## [Work order]
Repeat precisely the span of lines below that opens with the line containing "For Samsung Galaxy" and closes with the line containing "Batik tuniek Luna", both included.

## [Task input]
#####

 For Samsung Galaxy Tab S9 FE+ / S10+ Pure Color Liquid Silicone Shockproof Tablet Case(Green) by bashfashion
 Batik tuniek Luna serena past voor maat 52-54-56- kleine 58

#####

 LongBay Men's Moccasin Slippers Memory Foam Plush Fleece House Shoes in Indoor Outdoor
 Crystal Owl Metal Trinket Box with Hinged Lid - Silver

#####

## [Problem solution]
 For Samsung Galaxy Tab S9 FE+ / S10+ Pure Color Liquid Silicone Shockproof Tablet Case(Green) by bashfashion
 Batik tuniek Luna serena past voor maat 52-54-56- kleine 58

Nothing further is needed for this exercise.